> IMHO this is how it should roughly look like:

> With GR2VR=2:
> vadd.vv: cost 4 = COST_N_INSNS (1)
> vmv.v.x: cost COST_N_INSNS (GR2VR) = 8
> vadd.vx: cost 4 + GR2VR * COST_N_INSNS (1) = 12

> With GR2VR=1:
> vadd.vv: cost 4
> vmv.v.x: cost 4
> vadd.vx: cost 4 + 4 = 8

> With GR2VR=0:
> vadd.vv: cost 4
> vmv.v.x: cost 4 (or less?)
> vadd.vx: cost 4 + 0 * COST_N_INSNS (1) = 4

> So with GR2VR > 0 we would perform the replacement when the frequency is 
> similar.  With GR2VR == 0 we should always do.
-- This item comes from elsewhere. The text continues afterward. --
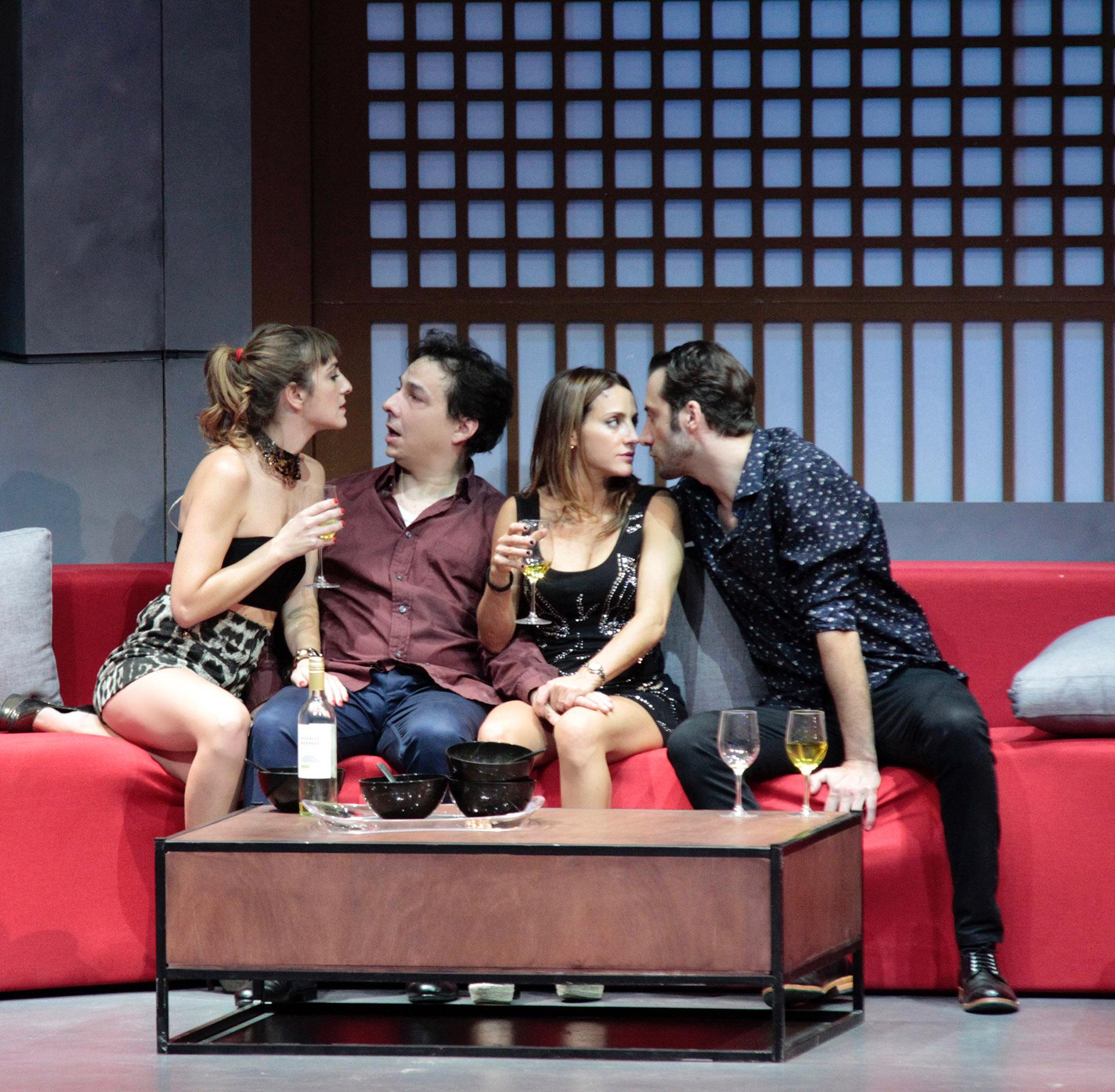 Eleonora Wexler, Fernán Mirás, Luciano Cáceres y Julieta Zylberbberg sobre el escenario (C.Oppizzi)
> vmv.v.x cost 4 with GR2VR cost == 0 is a bit debatable but setting it to 0 
> would also seem off.

Make sense to me, it looks like the combine will always take place if GR2VR is 
0, 1 or 2 for now.
I am try to customize the cost here to make it fail to combine but get failed 
with below change.

+  if (rcode == VEC_DUPLICATE && SCALAR_INT_MODE_P (GET_MODE (XEXP (x, 0)))) {
+    cost_val = 1;
+  }
+
+  if (rcode == PLUS && riscv_v_ext_mode_p (GET_MODE (XEXP (x, 0)))
+      && riscv_v_ext_mode_p (GET_MODE (XEXP (x, 1)))) {
+    cost_val = 8;
+  }
+
+  if (rcode == PLUS && riscv_v_ext_mode_p (GET_MODE (XEXP (x, 0)))
+      && SCALAR_INT_MODE_P (GET_MODE (XEXP (x, 1)))) {
+    cost_val = 2; // never picked up during combine.
+  }

It takes 8 for original cost as well as replacement(see below combine log). 
Thus, it will be always
keep replacement during combine. 

  51   │ trying to combine definition of r135 in:
  52   │    11: r135:RVVM1DI=vec_duplicate(r150:DI)
  53   │ into:
  54   │    18: r147:RVVM1DI=r146:RVVM1DI+r135:RVVM1DI
  55   │       REG_DEAD r146:RVVM1DI
  56   │ successfully matched this instruction to *add_vx_rvvm1di:
  57   │ (set (reg:RVVM1DI 147 [ vect__6.8_16 ])
  58   │     (plus:RVVM1DI (vec_duplicate:RVVM1DI (reg:DI 150 [ x ]))
  59   │         (reg:RVVM1DI 146)))
  60   │ original cost = 4 + 32 (weighted: 262.469092), replacement cost = 32 
(weighted: 258.909092); keeping replacement
  61   │ rescanning insn with uid = 18.
  62   │ updating insn 18 in-place
  63   │ verify found no changes in insn with uid = 18.
  64   │ deleting insn 11
  65   │ deleting insn with uid = 11.

Based on above, I have another try to understand how late-combine leverage the 
RTX_COST.
Aka, set vadd v1, (vec_dup(x1)) to 8 and others to 1.

+  if (rcode == PLUS) {
+    rtx arg0 = XEXP (x, 0);
+    rtx arg1 = XEXP (x, 1);
+
+    if (riscv_v_ext_mode_p (GET_MODE (arg1))
+       && GET_CODE (arg0) == VEC_DUPLICATE) {
+       cost_val = 8;
+    }
+  }

Then the late-combine reject the replacement as expected. Thus, the condition 
failed to combine may
Looks like vmv.vx + vadd.vv < vadd.vx here if my understanding is correct.  If 
so, it will also impact the
--param we would like to introduce, a single --param=gr2vr_cost=XXX is not good 
enough to make sure that
the condition is true, we may need --param=vv_cost/vx_cost=XXX.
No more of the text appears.